Khatib, Abdelhafid: Questionnaire. In: ders.: Essai de déscription psychogéographique des Halles. In: Internationale situationniste. H. 2. S. 13-18, S. 17.
Perec, Georges: L‘infra-ordinaire. Paris 1989. Deutsche Übersetzung unter dem Titel: Warum gibt es keine Zigaretten beim Gemüsehändler? Zürich und Berlin 2015.
Perec, Georges: Versuch, einen Platz in Paris zu erfassen [1975]. Konstanz 2010.

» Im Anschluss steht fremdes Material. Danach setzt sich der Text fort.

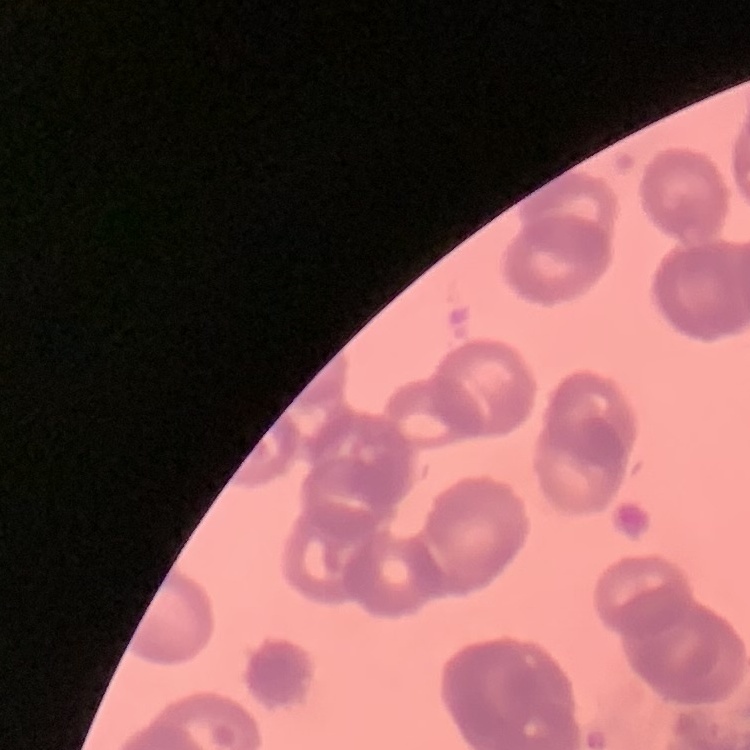

The red blood cells exhibit rouleaux formation. Thin blood smear. Field's or Giemsa stain. Square crop of a larger photomicrograph.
Outline each Plasmodium vivax-infected red blood cell.
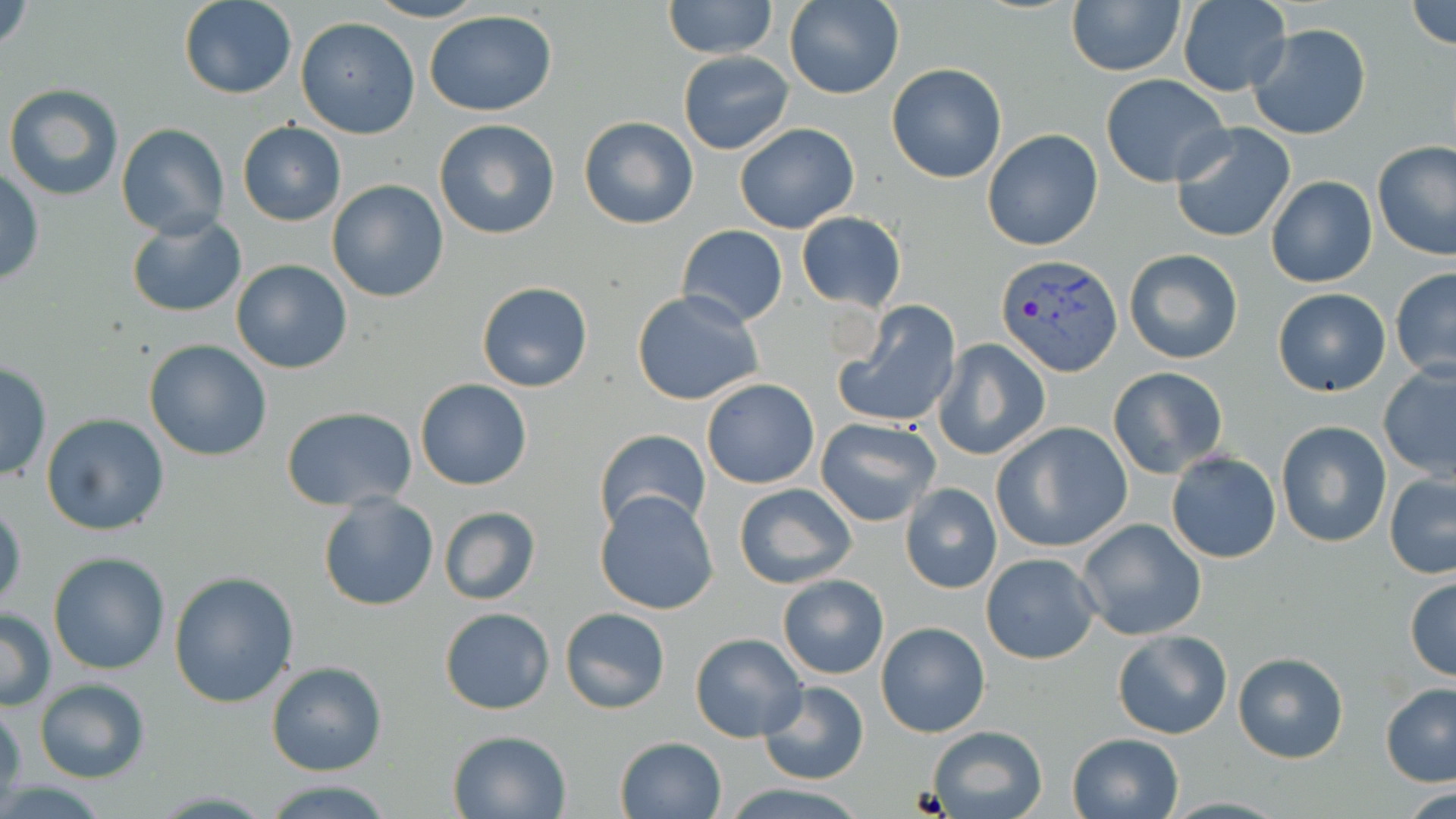

Approximate bounding boxes as [x1, y1, x2, y2] in pixels.
Plasmodium vivax-infected red blood cells: [998, 256, 1124, 379].

Summary:
  - Uninfected red blood cell locations: [2, 0, 34, 57], [366, 0, 488, 23], [663, 0, 778, 60], [785, 0, 905, 100], [1064, 0, 1186, 76], [178, 1, 300, 100], [1406, 1, 1455, 50], [1177, 2, 1291, 95], [425, 9, 557, 118], [296, 17, 420, 138], [1247, 23, 1372, 138], [677, 52, 795, 155], [886, 62, 1008, 183], [1101, 73, 1231, 188], [3, 84, 124, 201], [578, 115, 699, 230], [433, 118, 561, 240], [237, 121, 346, 226], [734, 121, 859, 233], [1169, 121, 1297, 244], [116, 123, 229, 239], [982, 128, 1104, 251], [1373, 141, 1456, 260], [0, 168, 45, 287], [1265, 174, 1377, 288], [326, 181, 451, 302], [796, 212, 907, 311], [125, 215, 247, 318], [677, 225, 787, 328], [1124, 248, 1245, 365], [230, 258, 353, 374], [1390, 267, 1456, 380], [477, 281, 594, 393], [1272, 288, 1390, 397], [630, 291, 767, 406], [834, 299, 963, 430], [935, 337, 1049, 459], [143, 339, 273, 462], [0, 361, 51, 483], [1378, 361, 1456, 481], [1107, 366, 1229, 478], [701, 377, 820, 489], [415, 379, 533, 490], [281, 406, 418, 510], [40, 414, 169, 536], [815, 417, 942, 527], [1276, 420, 1392, 548], [992, 422, 1134, 553], [593, 430, 710, 535], [1165, 451, 1282, 564], [1385, 474, 1456, 579], [733, 483, 857, 588], [901, 483, 1001, 594], [595, 492, 718, 615], [316, 494, 438, 611], [0, 499, 25, 618], [438, 506, 541, 604], [1076, 519, 1208, 642], [48, 552, 171, 675], [981, 553, 1101, 665], [169, 570, 298, 707], [776, 575, 888, 680], [1404, 576, 1456, 682], [559, 607, 670, 714], [0, 608, 55, 711], [438, 608, 554, 715], [876, 621, 989, 738], [1112, 630, 1232, 739], [690, 632, 808, 743], [1232, 650, 1350, 763], [265, 661, 387, 777], [34, 679, 152, 784], [756, 680, 869, 786], [1381, 684, 1456, 788], [0, 702, 24, 806], [925, 725, 1049, 819], [446, 729, 571, 819], [1067, 733, 1183, 819], [615, 735, 725, 818], [258, 779, 401, 818], [721, 781, 864, 817]
  - Platelet locations: [911, 788, 952, 815]
  - Slide-level diagnosis: Plasmodium vivax
  - Modality: optical microscopy
  - Image size: 1456×819 pixels
  - Magnification: 1000x
  - Preparation: thin blood smear
  - Stain: May-Grünwald-Giemsa
  - Field of view: single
Locate and identify every blood parasite.
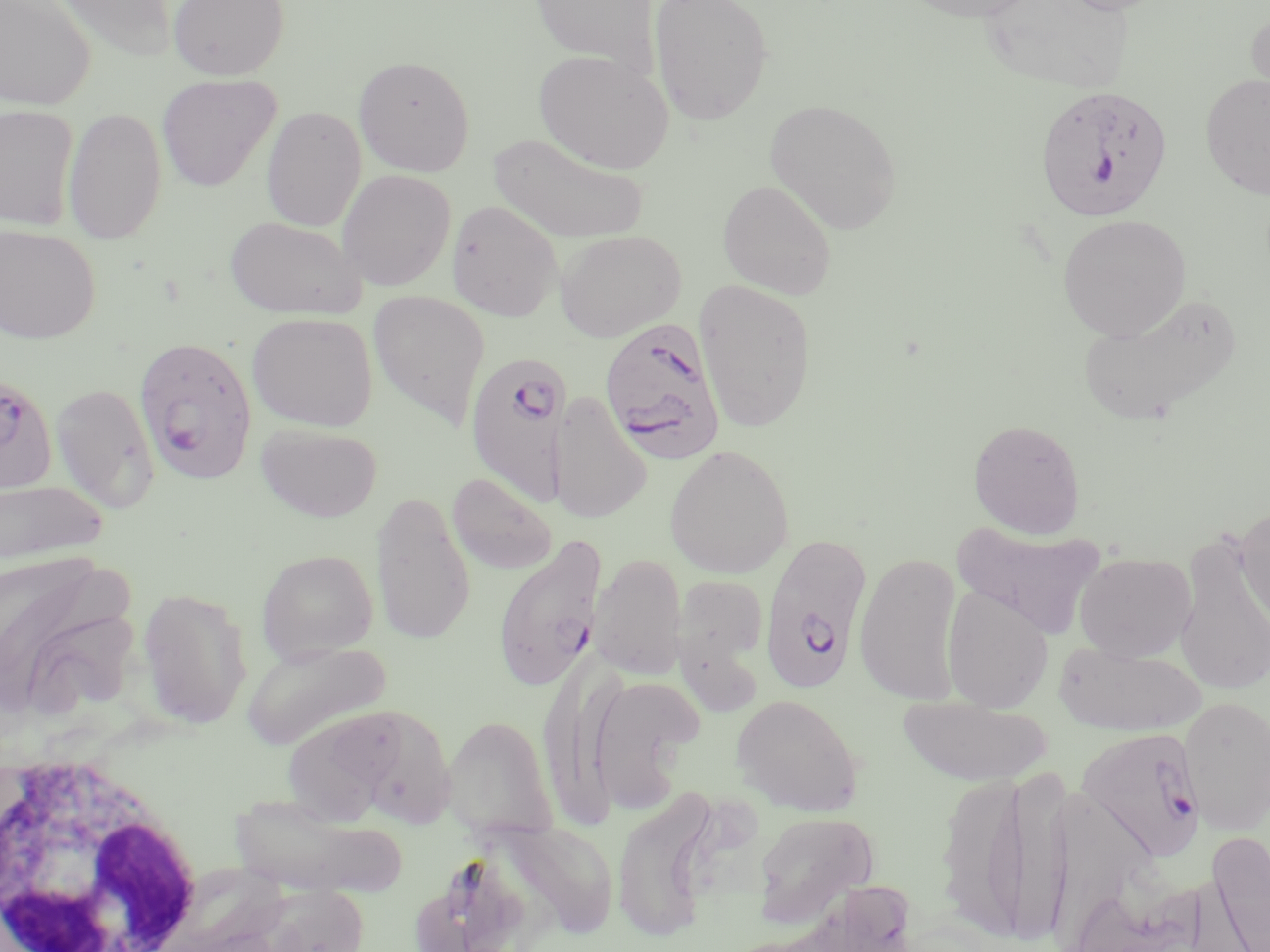

Approximate bounding boxes as (x1, y1, x2, y2) in pixels.
Plasmodium falciparum-infected red blood cells (subset): (1034, 84, 1174, 222), (598, 317, 727, 464), (134, 336, 258, 483), (464, 349, 572, 506), (0, 370, 58, 495), (759, 533, 872, 695), (492, 534, 607, 692).
No Plasmodium ovale, Plasmodium malariae, Plasmodium vivax, Babesia divergens, or Trypanosoma brucei observed.

Uninfected red blood cell locations (subset): (0, 0, 96, 110), (44, 0, 179, 63), (167, 0, 290, 80), (529, 0, 658, 70), (649, 0, 773, 124), (901, 0, 1042, 22), (978, 0, 1137, 95), (1053, 0, 1174, 15), (1245, 9, 1270, 117), (534, 50, 674, 174), (354, 55, 475, 176), (1200, 73, 1270, 199), (157, 74, 281, 192), (765, 98, 903, 235), (0, 105, 79, 230), (62, 106, 168, 245), (261, 106, 367, 232), (488, 132, 650, 244), (337, 169, 456, 291), (718, 179, 837, 300), (447, 199, 563, 321), (1057, 214, 1191, 342), (224, 215, 367, 320), (0, 224, 100, 344), (555, 229, 686, 342), (694, 279, 817, 432), (368, 289, 490, 427), (1078, 289, 1242, 425), (246, 312, 378, 431), (50, 382, 160, 512), (548, 393, 652, 527), (968, 419, 1086, 538), (256, 423, 383, 523), (664, 444, 794, 579), (447, 473, 558, 576), (1, 477, 109, 570), (370, 490, 476, 644), (1235, 505, 1270, 633), (953, 519, 1106, 638), (1173, 533, 1270, 699), (255, 548, 379, 662), (854, 552, 964, 704), (1075, 552, 1196, 662), (590, 553, 687, 681), (0, 564, 142, 720), (675, 575, 769, 666), (942, 586, 1054, 712), (136, 587, 253, 729), (242, 640, 389, 751), (1054, 641, 1206, 735), (585, 674, 704, 812), (731, 694, 863, 816), (896, 696, 1053, 786), (1178, 696, 1269, 836), (348, 705, 457, 837), (280, 707, 404, 826), (443, 714, 557, 840), (1004, 766, 1071, 947), (935, 770, 1035, 943), (611, 789, 718, 941), (229, 796, 405, 897), (752, 811, 878, 928), (504, 819, 618, 939), (1208, 833, 1270, 950), (1065, 880, 1202, 952), (248, 882, 372, 952). White blood cell locations: (2, 754, 206, 952). Slide-level diagnosis: Plasmodium falciparum. Thin blood smear. One field of a larger specimen. May-Grünwald-Giemsa-stained preparation. Optical microscopy. Captured at 1000x magnification. Image is 1270×952 pixels.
Mark where cells are.
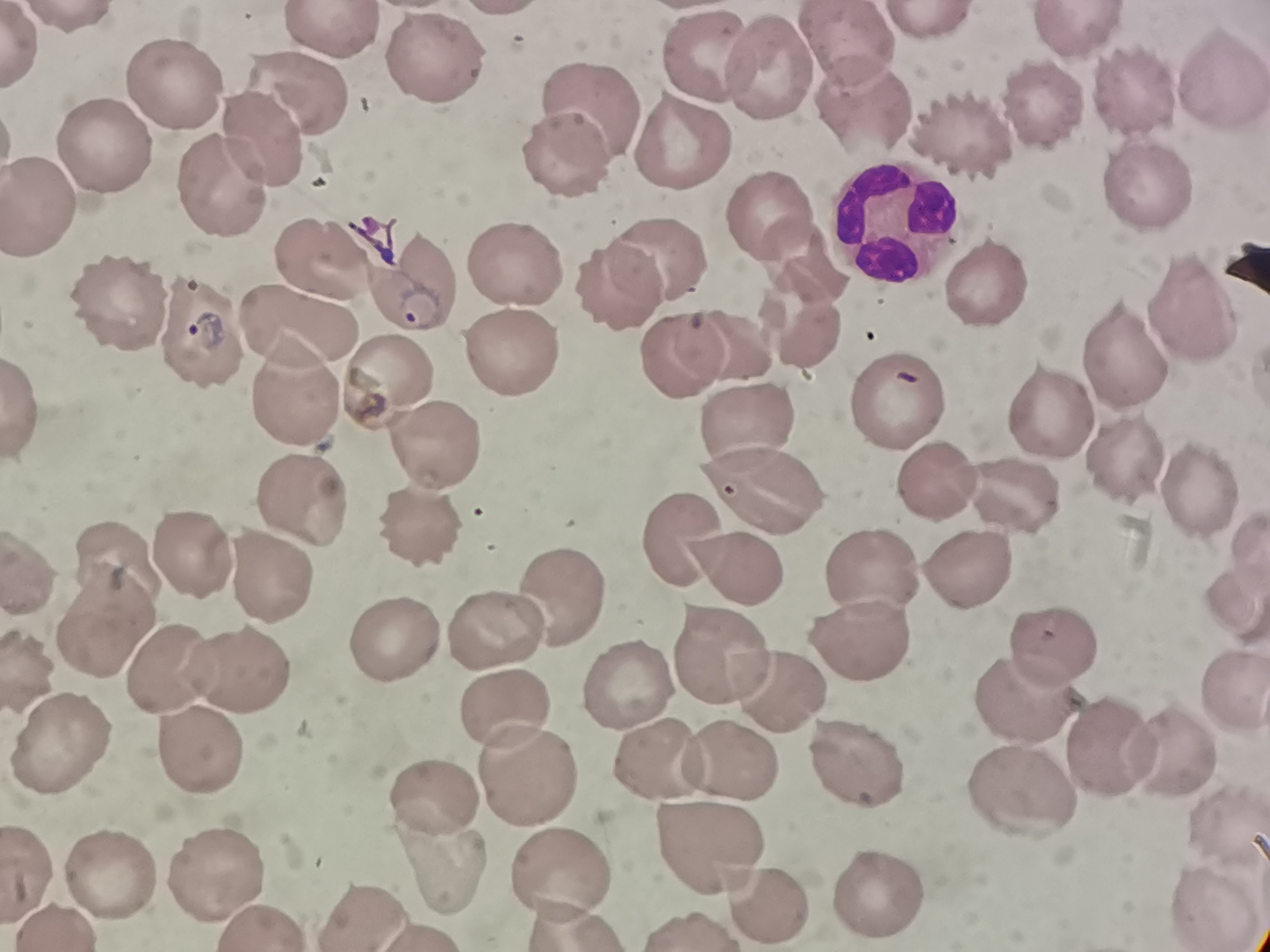

Approximate centers as [x, y] in pixels.
Cells: [927, 24], [1076, 32], [333, 34], [850, 52], [701, 58], [439, 62], [764, 70], [1213, 75], [173, 83], [1131, 89], [290, 91], [860, 103], [1038, 103], [590, 108], [961, 125], [251, 140], [684, 140], [97, 142], [561, 153], [1141, 184], [222, 186], [41, 211], [763, 216], [895, 221], [320, 255], [658, 256], [802, 258], [513, 263], [980, 278], [411, 279], [624, 286], [119, 299], [1195, 307], [299, 321], [206, 329], [819, 334], [733, 339], [512, 354], [686, 356], [1125, 360], [391, 377], [296, 388], [896, 393], [1048, 410], [743, 421], [434, 446], [1125, 451], [936, 478], [762, 488], [1187, 488], [1012, 491], [301, 496], [416, 525], [1243, 540], [195, 551], [971, 561], [119, 562], [879, 568], [270, 573], [568, 600], [1232, 600], [108, 625], [501, 627], [860, 632], [394, 640], [1054, 644], [729, 654], [170, 670], [240, 670], [626, 680], [779, 683], [1234, 684], [1015, 696], [508, 702], [1109, 744], [1173, 744], [63, 746], [198, 751], [861, 758], [737, 759], [660, 762], [529, 769], [1026, 786], [435, 793], [1226, 817], [701, 847], [436, 860], [558, 871], [108, 872], [217, 874], [879, 891], [772, 898], [1214, 904], [361, 911].

Summary:
  - Preparation: thin smear
  - Image size: 1270×952 pixels
  - Field of view: single
  - Capture: smartphone camera at the microscope eyepiece
  - Stain: Giemsa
Describe the morphology of the red blood cells.
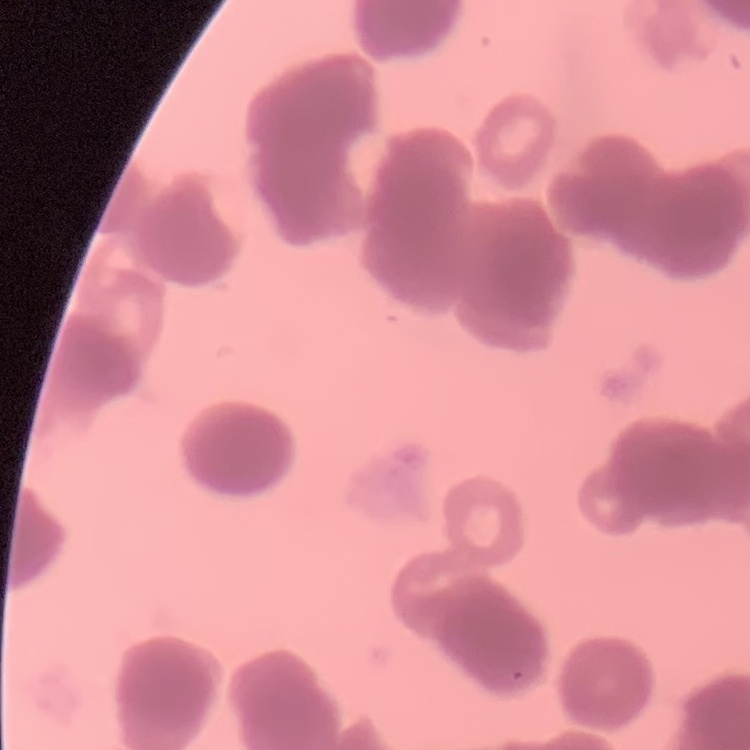
Rouleaux formation.

image type = one tile cut from a larger photomicrograph
stain = Field's or Giemsa
preparation = thin blood film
Locate and identify every blood parasite.
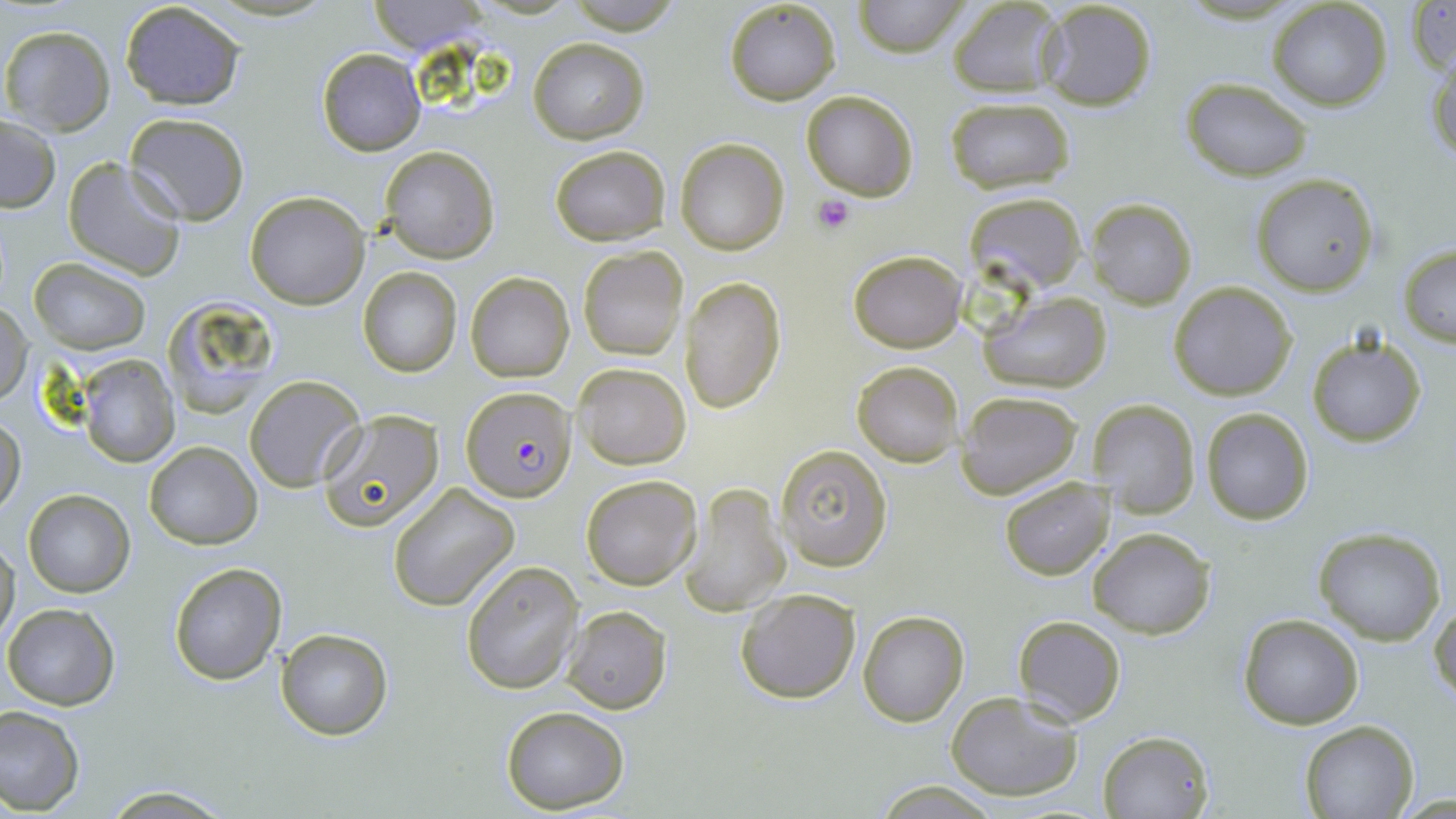

Approximate bounding boxes as (x1, y1, x2, y2) in pixels.
Plasmodium falciparum-infected red blood cells: (461, 387, 576, 504).
No Plasmodium ovale, Plasmodium malariae, Plasmodium vivax, Babesia divergens, or Trypanosoma brucei observed.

Schelle, Karl Gottlob: Die Spatziergänge oder die Kunst spatzierenzugehen. Leipzig 1802. Hg. und mit einem Nachwort versehen von Markus Fauser. Hildesheim u.a. 1990. (https://www.deutschestextarchiv.de/book/show/20525)
Schlegel, August Wilhelm [und Caroline]: Die Gemählde. Gespräch [1799]. Hg. v. Lothar Müller. Dresden 1996.
Thoreau, Henry David: Walking. Cambridge, MA 1914.
Zaugg, Rémy: Das Kunstmuseum, das ich mir erträume, oder: Der Ort des Werkes und des Menschen. Köln 1987. Neuauflage Nürnberg 1998.